:: EXTRAIT DU TEXTE ::
(je t'ai fait une coupe de cheveux un peu ringarde, j'espère que tu ne m'en veux pas) |
Pour toi, par amour des expériences extrêmes, j'ai décidé de faire une critique comparative du dernier album de Moderat et d'une portion de Königsberger Klopse sous vide.
Pourquoi le dernier album de Moderat?
Parce que tous les médias branchés en parlent, parce que Flux FM (sorte d'équivalent allemand de Radio Nova sans la nostalgie soul) nous assène Bad Kingdom depuis des semaines, parce que les
Berlinois, entre deux rondelles de currywurst,
n'ont que ça à la bouche. Pourquoi les Königsberger Klopse? Parce
que je n'en ai jamais mangé alors que pour 93% des Allemands, il s'agit là de la spécialité régionale la plus célèbre de leur pays.
Nous avons donc d'un côté Moderat, un
conglomérat (ou supergroupe) né en 2002 du rapprochement des gars
de Modeselektor, Gernot Bronsert, né en 1978 à Woltersdorf, un
village qui possède une écluse et un tramway, et Sebastian Szary,
né en 1975 à Rüdersdorf, ville célèbre pour ses carrières de calcaire et son Rockpoet, et de Sascha
Ring alias Apparat (en français : Appareil), né en 1978 à
Quedlinburg.
De l'autre, il y a une barquette de
Königsberger Klopse, un plat originaire comme nos trois artistes
d'Allemagne de l'Est et qui consiste à pêcher des boulettes de
viande et des pommes de terre nouvelles dans une mare de sauce
béchamel aux câpres.
L'album dont il est question est intitulé II parce que c'est le deuxième et parce que c'est ringard de chercher à donner un titre à un album. Il est orné
d'un homme en chemise orange qui, sur un fond bleu pâle, enfile ou
retire un visage humain en entr'ouvrant la bouche. D'entrée de jeu,
l'image est ambiguë : ce type qui n'a pas l'air en très bonne santé
(hey, sa peau est mauve, quoi.) est-il en train de se dévoiler ou de se
masquer?
Mes Klopse, eux, ne laissent pas de
place à l'équivoque : ils s'affichent joyeusement dans leur petite
assiette de sauce en compagnie de jolies patates bien jaunes
saupoudrées d'un persil qui ne fait même pas l'effort de la
vraisemblance et flotte sur l'image en faisant la nique à toutes les
règles de perspective (voir fig. 2).
22h53, j'ouvre l'emballage de ma
barquette de Klopse et lance l'album de Moderat.
01 The Mark (Interlude) Dans l'écuelle en plastique noir
gisent cinq boulettes grisâtres, les pommes de terres ont un teint
cadavérique. Elles sont plongées dans une espèce de liquide
séminal à la texture inquiétante : quand j'y plonge le doigt, il
en ressort sec. L'effroi me glace. Le vent souffle dans les feuilles
sèches. Il pluviote. Une sorte de chœur synthétique qui fout bien
les foies stagne sur un accord mineur. Peu à peu, un frelon menaçant et visiblement défoncé, à en croire ses
bégaiements et les flatulences dont il parsème ses propos décousus, émerge de l'ombre. Vers
1'34, son état se dégrade considérablement et le glissando
lamentable dans lequel il s'échoue nous fait bien comprendre qu'il
n'y a plus grand'chose d'autre à faire que le laisser cuver son pot belge.
:::
:: DONNÉES ::
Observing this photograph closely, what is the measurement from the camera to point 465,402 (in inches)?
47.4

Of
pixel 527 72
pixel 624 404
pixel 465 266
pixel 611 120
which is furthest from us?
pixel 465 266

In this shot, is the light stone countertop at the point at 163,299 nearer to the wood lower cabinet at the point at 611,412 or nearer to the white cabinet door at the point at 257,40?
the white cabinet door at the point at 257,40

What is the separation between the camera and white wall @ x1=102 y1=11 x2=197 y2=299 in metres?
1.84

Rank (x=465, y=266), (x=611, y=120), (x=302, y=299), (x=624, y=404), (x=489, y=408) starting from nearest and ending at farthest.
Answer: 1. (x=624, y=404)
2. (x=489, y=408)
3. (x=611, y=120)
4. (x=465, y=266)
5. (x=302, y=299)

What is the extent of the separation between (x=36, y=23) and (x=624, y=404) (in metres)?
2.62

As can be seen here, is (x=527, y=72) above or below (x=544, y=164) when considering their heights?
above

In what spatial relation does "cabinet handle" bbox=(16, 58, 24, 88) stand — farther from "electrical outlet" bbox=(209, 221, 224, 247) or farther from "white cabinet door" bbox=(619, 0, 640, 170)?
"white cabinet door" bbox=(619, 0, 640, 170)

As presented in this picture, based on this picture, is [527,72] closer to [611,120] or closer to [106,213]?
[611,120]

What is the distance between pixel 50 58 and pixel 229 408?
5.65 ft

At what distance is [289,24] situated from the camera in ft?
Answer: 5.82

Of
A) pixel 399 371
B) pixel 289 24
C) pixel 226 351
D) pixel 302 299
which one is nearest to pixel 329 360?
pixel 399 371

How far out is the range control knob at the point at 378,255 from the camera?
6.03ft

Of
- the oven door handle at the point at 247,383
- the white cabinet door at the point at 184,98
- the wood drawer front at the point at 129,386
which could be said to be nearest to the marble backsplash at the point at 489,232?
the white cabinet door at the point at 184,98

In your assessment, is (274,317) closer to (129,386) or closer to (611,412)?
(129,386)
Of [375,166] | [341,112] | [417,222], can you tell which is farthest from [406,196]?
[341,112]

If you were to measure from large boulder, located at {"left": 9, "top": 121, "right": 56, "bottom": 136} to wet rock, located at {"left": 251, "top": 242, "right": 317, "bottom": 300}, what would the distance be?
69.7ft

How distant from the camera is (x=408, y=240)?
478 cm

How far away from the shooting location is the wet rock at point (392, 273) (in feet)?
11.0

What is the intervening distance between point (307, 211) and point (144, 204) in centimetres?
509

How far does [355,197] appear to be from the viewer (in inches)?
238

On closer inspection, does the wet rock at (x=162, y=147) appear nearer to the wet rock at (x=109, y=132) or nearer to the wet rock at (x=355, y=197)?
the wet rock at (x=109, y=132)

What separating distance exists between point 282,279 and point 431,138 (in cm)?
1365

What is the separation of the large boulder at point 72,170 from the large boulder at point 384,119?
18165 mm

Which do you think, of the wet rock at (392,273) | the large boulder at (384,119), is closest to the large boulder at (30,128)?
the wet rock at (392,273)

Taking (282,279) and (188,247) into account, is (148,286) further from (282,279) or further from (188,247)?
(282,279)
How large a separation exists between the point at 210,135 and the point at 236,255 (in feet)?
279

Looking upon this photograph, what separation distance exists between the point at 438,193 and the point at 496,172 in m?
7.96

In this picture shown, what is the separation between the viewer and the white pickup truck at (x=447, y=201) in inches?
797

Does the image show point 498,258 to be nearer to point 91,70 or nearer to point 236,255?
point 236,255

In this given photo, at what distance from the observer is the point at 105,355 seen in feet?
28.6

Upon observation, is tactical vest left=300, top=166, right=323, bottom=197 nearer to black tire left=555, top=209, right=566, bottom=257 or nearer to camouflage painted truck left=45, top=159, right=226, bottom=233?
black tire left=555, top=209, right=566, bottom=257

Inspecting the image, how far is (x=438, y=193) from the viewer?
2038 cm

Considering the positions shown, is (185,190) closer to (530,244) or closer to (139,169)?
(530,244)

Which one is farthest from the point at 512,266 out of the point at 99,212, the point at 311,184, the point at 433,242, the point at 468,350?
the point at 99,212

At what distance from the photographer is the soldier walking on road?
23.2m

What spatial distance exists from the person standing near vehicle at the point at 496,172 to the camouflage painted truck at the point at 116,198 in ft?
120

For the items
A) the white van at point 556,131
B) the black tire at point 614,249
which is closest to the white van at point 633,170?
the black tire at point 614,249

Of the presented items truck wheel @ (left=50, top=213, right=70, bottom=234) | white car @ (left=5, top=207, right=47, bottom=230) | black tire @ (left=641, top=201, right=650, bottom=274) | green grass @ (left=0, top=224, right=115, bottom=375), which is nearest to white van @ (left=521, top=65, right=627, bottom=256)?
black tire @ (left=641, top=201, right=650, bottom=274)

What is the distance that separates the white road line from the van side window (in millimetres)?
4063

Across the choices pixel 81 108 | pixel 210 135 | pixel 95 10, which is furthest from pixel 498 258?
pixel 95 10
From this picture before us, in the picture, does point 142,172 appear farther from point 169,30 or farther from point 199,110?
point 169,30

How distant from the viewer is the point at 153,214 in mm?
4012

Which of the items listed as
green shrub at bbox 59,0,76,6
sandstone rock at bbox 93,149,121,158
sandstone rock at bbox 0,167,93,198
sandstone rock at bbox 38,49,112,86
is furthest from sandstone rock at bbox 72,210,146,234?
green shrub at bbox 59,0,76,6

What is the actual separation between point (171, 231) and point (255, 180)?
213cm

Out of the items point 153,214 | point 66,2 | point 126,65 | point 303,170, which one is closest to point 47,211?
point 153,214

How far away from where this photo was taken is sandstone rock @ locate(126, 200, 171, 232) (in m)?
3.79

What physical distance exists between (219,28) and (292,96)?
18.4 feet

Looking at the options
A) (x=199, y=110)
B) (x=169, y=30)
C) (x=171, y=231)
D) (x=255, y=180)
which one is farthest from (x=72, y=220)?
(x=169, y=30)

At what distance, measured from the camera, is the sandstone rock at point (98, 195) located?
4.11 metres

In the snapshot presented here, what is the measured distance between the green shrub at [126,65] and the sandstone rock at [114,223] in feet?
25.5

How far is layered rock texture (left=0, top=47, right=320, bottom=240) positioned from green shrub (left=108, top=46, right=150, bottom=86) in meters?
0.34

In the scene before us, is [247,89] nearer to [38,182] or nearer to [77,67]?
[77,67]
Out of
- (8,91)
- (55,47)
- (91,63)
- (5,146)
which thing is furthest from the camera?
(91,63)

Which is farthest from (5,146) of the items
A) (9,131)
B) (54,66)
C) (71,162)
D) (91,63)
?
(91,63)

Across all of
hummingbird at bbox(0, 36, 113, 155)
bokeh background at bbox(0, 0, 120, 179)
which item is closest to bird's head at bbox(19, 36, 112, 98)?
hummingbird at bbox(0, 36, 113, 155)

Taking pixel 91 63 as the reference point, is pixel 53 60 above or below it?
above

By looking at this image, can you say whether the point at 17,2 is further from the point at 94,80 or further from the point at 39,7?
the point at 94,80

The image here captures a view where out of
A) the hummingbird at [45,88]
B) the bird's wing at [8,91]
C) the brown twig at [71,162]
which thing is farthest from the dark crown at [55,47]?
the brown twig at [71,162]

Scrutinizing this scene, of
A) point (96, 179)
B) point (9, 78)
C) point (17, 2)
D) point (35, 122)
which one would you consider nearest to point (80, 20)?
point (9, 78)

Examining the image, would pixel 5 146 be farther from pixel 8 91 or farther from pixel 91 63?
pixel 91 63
:::
CONSIGNE 1 — Recopie sans aucune modification les lignes de la liste, en partant de sa toute première ligne et en t'arrêtant à la ligne qui contient « Answer: 5.82 », celle-ci incluse.
CONSIGNE 2 — Rédige la suite de la critique qui compare l'album de Moderat et les Königsberger Klopse, en reprenant juste après sa dernière phrase.

RÉPONSE ATTENDUE 1 —
Observing this photograph closely, what is the measurement from the camera to point 465,402 (in inches)?
47.4

Of
pixel 527 72
pixel 624 404
pixel 465 266
pixel 611 120
which is furthest from us?
pixel 465 266

In this shot, is the light stone countertop at the point at 163,299 nearer to the wood lower cabinet at the point at 611,412 or nearer to the white cabinet door at the point at 257,40?
the white cabinet door at the point at 257,40

What is the separation between the camera and white wall @ x1=102 y1=11 x2=197 y2=299 in metres?
1.84

Rank (x=465, y=266), (x=611, y=120), (x=302, y=299), (x=624, y=404), (x=489, y=408) starting from nearest and ending at farthest.
Answer: 1. (x=624, y=404)
2. (x=489, y=408)
3. (x=611, y=120)
4. (x=465, y=266)
5. (x=302, y=299)

What is the extent of the separation between (x=36, y=23) and (x=624, y=404) (in metres)?
2.62

As can be seen here, is (x=527, y=72) above or below (x=544, y=164) when considering their heights?
above

In what spatial relation does "cabinet handle" bbox=(16, 58, 24, 88) stand — farther from "electrical outlet" bbox=(209, 221, 224, 247) or farther from "white cabinet door" bbox=(619, 0, 640, 170)?
"white cabinet door" bbox=(619, 0, 640, 170)

As presented in this picture, based on this picture, is [527,72] closer to [611,120] or closer to [106,213]?
[611,120]

What is the distance between pixel 50 58 and pixel 229 408?
5.65 ft

At what distance is [289,24] situated from the camera in ft?
Answer: 5.82

RÉPONSE ATTENDUE 2 —
L'histoire pourrait se finir là comme une fable de La Fontaine,
j'irais siroter tranquillement ma sauce aux câpres et me mettre au
lit. Mais non, car...
02 Bad Kingdom ...SURPRISE! Un éléphant arrive à
cheval sur un gentil beat dubstep qui ressemble diablement à
l'instru de Wicked, d'Ali G. Et voilà que Sascha (comme Sacha Baron
Cohen! cette coïncidence n'est-celle pas troublante??) se met à
chanter par dessus tout ce bestiaire avec sa voix de fausset. "This
is not what you wanted, not what you had in mind".
Effectivement. Je ne m'attendais pas à ce que les Königsberger
Klopse soient un truc aussi minable, merde quoi, König ça veut dire
roi, et puis l'emballage en carton affichait fièrement
"Genießerküche", "la cuisine des gourmets". Je
plonge rageusement mon écuelle dans son bain-marie tandis que la
chanson s'achève sur les ahanements torturés de Sascha qui se prend
pour Amy Winehouse.
03 Versions Nouveau morceau, même nombre de BPM.
Beaucoup de réverbération, plusieurs couches translucides se
superposent. Des voix, très loin, disent "hé" et "ho".
Le clin d'oeil à Tragédie est évident pour l'oreille affûtée du
mélomane. C'est peut-être ça, la marque d'un album de qualité : de
même que Tarantino fait du cinéma sur le cinéma ou que les
compositeurs du Moyen-Âge reprenaient dans leurs morceaux les cantus
firmi de leurs maîtres, Moderat rend subtilement hommage à ses
influences musicales (et avez-vous remarqué que si l'on remplace les
deux premières lettres de "Moderat" par un G et un I et
qu'on y rajoute encore un E, on obtient le mot Giderate, qui, certes, ne veut rien dire mais est une anagramme PARFAITE de "Tragédie"??? Là
encore, je ne crois pas à la coïncidence). En outre, le beat, de
par ses contretemps en maracas, a une couleur tribale enjouée qui
n'est pas sans rappeler la Compagnie Créole. Je me surprends à
fredonner "Ca fait rire les Klopse" et constate que ces
derniers, sous l'effet de la chaleur, frissonnent à présent dans la
sauce comme des oeufs de gremlins.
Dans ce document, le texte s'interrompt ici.